WHAT YOU HAVE TO DO
Where does the word "burst" occur in the data below? Copy each line that holds it.

RECORD SET START

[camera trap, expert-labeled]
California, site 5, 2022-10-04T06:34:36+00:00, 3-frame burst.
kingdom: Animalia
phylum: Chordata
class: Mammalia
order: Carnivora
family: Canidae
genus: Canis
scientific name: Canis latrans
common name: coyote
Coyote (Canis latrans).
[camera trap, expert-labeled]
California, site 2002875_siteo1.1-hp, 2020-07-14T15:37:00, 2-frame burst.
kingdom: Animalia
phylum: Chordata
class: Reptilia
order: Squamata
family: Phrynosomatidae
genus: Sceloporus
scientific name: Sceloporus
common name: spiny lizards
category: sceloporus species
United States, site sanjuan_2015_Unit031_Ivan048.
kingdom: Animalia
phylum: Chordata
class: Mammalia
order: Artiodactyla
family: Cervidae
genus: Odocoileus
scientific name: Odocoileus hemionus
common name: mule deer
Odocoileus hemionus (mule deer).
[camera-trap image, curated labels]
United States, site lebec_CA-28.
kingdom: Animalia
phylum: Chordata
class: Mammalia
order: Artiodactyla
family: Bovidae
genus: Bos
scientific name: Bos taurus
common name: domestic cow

RECORD SET END

TASK RESULT
California, site 5, 2022-10-04T06:34:36+00:00, 3-frame burst.
California, site 2002875_siteo1.1-hp, 2020-07-14T15:37:00, 2-frame burst.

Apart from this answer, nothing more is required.